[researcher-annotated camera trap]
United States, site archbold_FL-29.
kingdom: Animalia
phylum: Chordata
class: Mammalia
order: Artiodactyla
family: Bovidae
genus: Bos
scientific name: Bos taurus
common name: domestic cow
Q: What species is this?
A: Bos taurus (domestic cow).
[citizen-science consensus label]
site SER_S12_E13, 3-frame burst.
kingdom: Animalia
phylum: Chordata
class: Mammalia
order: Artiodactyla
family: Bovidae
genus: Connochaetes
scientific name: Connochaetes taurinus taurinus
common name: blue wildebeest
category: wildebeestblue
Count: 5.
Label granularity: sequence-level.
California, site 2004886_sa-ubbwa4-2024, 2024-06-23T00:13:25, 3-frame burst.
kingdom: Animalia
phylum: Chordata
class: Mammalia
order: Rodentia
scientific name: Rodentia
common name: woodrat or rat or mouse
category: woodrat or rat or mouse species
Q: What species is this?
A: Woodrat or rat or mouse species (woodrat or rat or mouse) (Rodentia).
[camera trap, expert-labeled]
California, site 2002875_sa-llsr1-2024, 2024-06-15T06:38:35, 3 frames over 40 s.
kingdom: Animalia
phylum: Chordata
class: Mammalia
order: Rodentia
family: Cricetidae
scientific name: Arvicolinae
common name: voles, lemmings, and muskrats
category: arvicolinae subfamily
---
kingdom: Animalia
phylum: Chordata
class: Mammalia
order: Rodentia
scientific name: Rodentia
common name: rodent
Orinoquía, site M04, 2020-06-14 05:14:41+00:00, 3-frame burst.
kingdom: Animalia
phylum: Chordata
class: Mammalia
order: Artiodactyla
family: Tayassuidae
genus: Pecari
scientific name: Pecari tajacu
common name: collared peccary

■ ■ ■ ■

Print all of the records, leaving each one exactly as it appears above.

> _Response area_
[researcher-annotated camera trap]
United States, site archbold_FL-29.
kingdom: Animalia
phylum: Chordata
class: Mammalia
order: Artiodactyla
family: Bovidae
genus: Bos
scientific name: Bos taurus
common name: domestic cow
Q: What species is this?
A: Bos taurus (domestic cow).
[citizen-science consensus label]
site SER_S12_E13, 3-frame burst.
kingdom: Animalia
phylum: Chordata
class: Mammalia
order: Artiodactyla
family: Bovidae
genus: Connochaetes
scientific name: Connochaetes taurinus taurinus
common name: blue wildebeest
category: wildebeestblue
Count: 5.
Label granularity: sequence-level.
California, site 2004886_sa-ubbwa4-2024, 2024-06-23T00:13:25, 3-frame burst.
kingdom: Animalia
phylum: Chordata
class: Mammalia
order: Rodentia
scientific name: Rodentia
common name: woodrat or rat or mouse
category: woodrat or rat or mouse species
Q: What species is this?
A: Woodrat or rat or mouse species (woodrat or rat or mouse) (Rodentia).
[camera trap, expert-labeled]
California, site 2002875_sa-llsr1-2024, 2024-06-15T06:38:35, 3 frames over 40 s.
kingdom: Animalia
phylum: Chordata
class: Mammalia
order: Rodentia
family: Cricetidae
scientific name: Arvicolinae
common name: voles, lemmings, and muskrats
category: arvicolinae subfamily
---
kingdom: Animalia
phylum: Chordata
class: Mammalia
order: Rodentia
scientific name: Rodentia
common name: rodent
Orinoquía, site M04, 2020-06-14 05:14:41+00:00, 3-frame burst.
kingdom: Animalia
phylum: Chordata
class: Mammalia
order: Artiodactyla
family: Tayassuidae
genus: Pecari
scientific name: Pecari tajacu
common name: collared peccary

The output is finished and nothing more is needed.